All the same rules apply on Pick a Bigger Weapon, but with a renewed emphasis on musicality. No strangers to P-Funk sonics, The Coup up the ante by incorporating a premier live band structure that features ex-Rage Against the Machine guitarist Tom Morello, Tony Toni Tone’s D’Wayne Wiggins and members of The Gap Band and Maze. “I Jus Wanna Lay Around All Day in Bed with You” starts off a Prince serenade and ends up a House of Music outtake, complete with unexpected string section. Closer “The Stand” takes a DJ Quik-inspired groove-lots of keys and electric guitar-and touches on jazz before the track’s end. “ShoYoAss” is a disco throwback with intellect, and “We Are the Ones” is on some Sugar Hill sh*t, at least for the British-accented raps. Meanwhile, gangsterish moments like “Get That Monkey Off Your Back” and “I Love Boosters!” could’ve snuck onto an old E-40 album.

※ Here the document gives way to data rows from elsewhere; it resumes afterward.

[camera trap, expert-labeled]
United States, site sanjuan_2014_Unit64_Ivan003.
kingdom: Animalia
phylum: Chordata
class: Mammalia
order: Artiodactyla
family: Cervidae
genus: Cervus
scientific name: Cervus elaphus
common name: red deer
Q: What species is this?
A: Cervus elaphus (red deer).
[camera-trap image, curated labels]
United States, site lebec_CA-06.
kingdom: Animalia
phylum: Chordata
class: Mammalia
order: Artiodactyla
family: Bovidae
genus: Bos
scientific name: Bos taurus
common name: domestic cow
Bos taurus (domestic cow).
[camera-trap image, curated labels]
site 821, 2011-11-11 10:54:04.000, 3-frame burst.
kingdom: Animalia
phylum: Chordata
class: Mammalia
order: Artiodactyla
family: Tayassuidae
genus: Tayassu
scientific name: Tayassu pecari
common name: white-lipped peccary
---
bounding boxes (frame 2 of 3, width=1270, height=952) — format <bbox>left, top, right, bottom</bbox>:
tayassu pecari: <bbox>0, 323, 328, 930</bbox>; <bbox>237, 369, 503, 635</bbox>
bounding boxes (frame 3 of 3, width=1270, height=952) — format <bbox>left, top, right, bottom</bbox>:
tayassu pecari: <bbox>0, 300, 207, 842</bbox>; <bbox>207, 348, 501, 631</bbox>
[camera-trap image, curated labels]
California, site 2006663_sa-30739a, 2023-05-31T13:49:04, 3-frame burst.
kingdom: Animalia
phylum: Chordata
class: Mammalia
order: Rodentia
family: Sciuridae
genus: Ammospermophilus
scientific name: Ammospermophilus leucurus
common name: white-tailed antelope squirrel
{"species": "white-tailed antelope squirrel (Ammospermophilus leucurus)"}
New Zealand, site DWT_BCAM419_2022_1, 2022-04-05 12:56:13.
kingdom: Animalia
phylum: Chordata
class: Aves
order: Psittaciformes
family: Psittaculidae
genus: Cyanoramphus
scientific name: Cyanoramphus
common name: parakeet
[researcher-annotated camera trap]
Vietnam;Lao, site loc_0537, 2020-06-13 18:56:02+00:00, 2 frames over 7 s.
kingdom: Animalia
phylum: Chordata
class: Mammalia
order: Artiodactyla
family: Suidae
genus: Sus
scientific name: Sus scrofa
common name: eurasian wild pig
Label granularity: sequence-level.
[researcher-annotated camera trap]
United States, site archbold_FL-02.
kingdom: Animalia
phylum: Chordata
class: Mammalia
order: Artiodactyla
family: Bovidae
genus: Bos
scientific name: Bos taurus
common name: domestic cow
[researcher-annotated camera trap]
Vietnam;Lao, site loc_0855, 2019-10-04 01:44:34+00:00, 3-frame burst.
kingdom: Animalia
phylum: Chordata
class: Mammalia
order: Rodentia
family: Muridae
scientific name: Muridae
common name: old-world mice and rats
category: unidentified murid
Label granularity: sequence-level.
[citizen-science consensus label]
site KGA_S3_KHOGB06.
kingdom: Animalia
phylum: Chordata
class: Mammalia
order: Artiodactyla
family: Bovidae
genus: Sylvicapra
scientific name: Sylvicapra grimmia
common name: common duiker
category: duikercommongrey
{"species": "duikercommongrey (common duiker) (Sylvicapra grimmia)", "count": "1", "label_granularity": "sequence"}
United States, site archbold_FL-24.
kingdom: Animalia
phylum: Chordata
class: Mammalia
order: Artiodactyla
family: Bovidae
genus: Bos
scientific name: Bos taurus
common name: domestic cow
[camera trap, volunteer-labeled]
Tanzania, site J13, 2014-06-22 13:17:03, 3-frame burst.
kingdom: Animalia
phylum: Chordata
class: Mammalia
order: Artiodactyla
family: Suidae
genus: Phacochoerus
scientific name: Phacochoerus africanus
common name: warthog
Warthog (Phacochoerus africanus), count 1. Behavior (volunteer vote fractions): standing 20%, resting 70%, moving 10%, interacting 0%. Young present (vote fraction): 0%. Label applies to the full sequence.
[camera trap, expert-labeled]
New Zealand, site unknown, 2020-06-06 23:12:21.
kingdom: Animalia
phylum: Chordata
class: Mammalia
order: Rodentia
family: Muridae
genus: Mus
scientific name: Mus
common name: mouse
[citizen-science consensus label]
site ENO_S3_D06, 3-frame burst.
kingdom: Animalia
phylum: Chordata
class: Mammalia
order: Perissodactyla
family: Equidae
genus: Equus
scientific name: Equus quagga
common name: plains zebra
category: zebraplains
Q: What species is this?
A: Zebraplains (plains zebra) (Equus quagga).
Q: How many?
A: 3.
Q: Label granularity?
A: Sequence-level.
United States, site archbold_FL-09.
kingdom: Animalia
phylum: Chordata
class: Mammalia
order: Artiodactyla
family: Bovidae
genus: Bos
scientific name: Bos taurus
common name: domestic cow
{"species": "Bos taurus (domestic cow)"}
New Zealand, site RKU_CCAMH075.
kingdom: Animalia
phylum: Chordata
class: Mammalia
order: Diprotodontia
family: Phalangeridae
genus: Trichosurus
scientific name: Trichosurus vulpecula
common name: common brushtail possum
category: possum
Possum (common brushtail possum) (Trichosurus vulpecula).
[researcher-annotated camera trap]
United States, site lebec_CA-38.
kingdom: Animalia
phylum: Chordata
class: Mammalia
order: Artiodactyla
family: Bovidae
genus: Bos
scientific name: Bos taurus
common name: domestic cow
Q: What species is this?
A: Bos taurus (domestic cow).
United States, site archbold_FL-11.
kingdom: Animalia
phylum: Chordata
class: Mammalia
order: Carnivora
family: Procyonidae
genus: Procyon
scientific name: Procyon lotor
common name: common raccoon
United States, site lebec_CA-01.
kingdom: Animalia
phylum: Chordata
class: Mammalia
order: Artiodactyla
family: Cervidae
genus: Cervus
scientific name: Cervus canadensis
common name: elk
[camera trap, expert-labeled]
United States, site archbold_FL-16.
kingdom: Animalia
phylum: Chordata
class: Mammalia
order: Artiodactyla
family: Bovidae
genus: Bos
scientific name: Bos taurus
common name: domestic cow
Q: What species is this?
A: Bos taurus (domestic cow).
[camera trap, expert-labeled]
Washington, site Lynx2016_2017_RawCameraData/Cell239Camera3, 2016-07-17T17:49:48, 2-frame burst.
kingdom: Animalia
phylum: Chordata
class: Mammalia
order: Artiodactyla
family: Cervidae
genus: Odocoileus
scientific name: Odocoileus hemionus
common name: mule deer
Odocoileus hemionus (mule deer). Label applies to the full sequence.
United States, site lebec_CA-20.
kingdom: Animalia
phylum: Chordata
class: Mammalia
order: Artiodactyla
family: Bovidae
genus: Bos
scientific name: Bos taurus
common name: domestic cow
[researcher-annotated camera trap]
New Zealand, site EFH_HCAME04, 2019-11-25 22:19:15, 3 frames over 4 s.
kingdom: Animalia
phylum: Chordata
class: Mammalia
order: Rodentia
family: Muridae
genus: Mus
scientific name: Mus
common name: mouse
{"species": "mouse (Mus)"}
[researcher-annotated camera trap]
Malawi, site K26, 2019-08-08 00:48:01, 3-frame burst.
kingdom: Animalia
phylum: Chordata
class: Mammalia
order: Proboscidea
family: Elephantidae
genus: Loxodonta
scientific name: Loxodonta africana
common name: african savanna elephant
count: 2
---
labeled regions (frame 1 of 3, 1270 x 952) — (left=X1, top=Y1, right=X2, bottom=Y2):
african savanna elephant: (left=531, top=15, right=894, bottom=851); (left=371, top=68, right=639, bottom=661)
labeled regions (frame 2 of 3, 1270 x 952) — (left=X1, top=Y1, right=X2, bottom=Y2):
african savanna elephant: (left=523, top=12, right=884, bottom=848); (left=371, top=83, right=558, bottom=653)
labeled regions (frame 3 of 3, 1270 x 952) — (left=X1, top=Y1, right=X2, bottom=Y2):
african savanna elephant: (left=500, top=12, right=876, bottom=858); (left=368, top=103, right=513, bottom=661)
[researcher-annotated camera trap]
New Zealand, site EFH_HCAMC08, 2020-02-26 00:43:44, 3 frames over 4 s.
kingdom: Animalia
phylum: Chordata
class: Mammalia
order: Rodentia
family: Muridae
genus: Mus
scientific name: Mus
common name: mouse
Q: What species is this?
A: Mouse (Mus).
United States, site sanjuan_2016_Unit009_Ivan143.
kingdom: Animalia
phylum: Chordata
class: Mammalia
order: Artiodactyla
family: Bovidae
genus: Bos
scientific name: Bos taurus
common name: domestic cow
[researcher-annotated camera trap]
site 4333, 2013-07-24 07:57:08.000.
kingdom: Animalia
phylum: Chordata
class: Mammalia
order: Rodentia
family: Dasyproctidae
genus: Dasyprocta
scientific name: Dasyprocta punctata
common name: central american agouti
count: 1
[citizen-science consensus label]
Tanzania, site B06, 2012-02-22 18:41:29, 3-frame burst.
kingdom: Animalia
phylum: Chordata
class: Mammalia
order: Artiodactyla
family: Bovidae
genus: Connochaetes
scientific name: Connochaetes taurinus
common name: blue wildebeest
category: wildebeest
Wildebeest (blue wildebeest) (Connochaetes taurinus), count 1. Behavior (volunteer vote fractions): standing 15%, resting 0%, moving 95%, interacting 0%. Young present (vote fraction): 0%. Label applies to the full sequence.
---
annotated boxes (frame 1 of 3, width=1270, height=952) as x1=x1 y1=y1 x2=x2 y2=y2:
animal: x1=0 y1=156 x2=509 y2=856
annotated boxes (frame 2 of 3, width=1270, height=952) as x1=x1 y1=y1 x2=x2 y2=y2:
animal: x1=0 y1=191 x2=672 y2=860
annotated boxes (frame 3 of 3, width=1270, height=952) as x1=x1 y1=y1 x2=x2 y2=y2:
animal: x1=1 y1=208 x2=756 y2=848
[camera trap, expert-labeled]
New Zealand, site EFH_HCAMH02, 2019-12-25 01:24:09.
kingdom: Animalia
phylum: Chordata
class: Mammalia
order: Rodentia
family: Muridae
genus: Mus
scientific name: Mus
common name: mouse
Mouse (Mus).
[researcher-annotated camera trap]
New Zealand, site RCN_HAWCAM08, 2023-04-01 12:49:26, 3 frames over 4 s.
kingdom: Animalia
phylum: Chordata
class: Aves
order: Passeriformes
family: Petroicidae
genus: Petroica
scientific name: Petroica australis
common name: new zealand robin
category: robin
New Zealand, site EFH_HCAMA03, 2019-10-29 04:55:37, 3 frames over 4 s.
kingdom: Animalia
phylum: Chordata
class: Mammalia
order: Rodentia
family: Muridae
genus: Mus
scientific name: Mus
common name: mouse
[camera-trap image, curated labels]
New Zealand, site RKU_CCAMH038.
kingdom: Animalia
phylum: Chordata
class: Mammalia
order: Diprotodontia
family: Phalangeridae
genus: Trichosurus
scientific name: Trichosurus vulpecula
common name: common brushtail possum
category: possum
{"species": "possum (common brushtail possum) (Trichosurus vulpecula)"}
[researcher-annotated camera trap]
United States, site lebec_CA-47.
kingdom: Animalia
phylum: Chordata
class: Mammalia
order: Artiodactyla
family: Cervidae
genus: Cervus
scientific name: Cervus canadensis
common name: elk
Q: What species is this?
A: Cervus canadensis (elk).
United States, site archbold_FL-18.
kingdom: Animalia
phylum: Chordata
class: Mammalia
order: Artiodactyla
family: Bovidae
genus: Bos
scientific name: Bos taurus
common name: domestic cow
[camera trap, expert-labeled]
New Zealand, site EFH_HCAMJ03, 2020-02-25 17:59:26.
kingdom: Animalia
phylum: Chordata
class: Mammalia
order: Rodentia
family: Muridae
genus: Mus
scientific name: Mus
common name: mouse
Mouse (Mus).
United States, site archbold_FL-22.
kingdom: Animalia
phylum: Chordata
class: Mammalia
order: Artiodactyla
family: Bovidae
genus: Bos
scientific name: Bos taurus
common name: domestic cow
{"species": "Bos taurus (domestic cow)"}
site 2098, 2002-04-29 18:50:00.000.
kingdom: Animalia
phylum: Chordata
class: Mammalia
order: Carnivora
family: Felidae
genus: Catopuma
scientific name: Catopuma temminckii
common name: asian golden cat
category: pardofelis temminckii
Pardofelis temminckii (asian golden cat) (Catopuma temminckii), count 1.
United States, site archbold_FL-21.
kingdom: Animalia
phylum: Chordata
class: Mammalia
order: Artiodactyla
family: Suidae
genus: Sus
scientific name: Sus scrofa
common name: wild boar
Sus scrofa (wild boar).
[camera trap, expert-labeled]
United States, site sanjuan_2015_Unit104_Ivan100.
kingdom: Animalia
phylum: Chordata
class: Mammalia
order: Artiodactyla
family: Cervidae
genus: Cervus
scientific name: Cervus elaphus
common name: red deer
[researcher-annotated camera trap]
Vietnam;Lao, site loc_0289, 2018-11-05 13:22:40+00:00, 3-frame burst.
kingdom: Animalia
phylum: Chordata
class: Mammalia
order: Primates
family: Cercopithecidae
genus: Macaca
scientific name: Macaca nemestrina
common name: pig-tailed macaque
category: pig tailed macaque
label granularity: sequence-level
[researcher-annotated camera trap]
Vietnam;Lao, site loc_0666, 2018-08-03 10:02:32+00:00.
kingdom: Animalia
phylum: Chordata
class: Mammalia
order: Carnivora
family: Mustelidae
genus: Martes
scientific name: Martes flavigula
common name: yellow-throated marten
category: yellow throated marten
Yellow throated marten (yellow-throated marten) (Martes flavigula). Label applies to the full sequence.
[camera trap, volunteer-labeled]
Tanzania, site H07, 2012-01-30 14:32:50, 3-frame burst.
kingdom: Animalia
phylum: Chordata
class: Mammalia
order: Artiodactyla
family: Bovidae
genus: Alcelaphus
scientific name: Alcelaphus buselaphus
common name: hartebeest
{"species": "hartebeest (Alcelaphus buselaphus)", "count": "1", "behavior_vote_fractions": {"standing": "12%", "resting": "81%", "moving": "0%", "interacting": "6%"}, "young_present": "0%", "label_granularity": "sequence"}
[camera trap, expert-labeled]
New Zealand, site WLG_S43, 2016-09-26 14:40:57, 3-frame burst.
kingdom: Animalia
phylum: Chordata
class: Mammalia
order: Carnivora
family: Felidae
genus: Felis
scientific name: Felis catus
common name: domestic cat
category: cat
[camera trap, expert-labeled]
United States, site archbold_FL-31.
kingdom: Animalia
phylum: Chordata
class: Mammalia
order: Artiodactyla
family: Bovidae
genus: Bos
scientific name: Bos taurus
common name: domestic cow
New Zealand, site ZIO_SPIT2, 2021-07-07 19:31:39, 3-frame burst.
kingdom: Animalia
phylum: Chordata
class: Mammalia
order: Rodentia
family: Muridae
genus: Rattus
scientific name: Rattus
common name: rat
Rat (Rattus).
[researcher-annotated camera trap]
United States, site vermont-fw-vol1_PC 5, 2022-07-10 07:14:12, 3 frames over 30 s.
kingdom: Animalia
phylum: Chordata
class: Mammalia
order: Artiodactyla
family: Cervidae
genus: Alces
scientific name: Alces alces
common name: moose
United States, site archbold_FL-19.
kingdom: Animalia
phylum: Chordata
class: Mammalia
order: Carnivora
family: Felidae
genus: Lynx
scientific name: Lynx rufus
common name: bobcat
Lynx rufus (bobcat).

Lead single “My Favorite Mutiny” is the record’s most political-sounding contribution. Here Boots is flanked by Black Thought and Talib Kweli while a soul power piano-stomp carves out a road to revolution. Thought throws haymakers (“Sick of hearin’ somethin’ wrong with me/M#########, somethin’ wrong with you”), but it’s Boots that steals the show: “I ain’t just finna rap on a track/I’m finna clap on ‘em back/Ain’t it’s been stackin’ to that/500 years before Iceberg ever leaned back in a ‘lac/Before they told Rosa /‘Black in the back.” Confident and inviting, it’s the kind of song all three of these dudes have been trying to make for years.
The real talk, though, might be “MindFuck (A New Equation).” It’s a gurgling of bass and echo-drumbeats rolled over vivid theorizing-the Maggot Brain/Fear of a Black Planet/Stankonia variable. That said, it’s a clear hint at where The Coup belong: snug between three generations of impossible funk, looking back only long enough to realize you’re still far behind.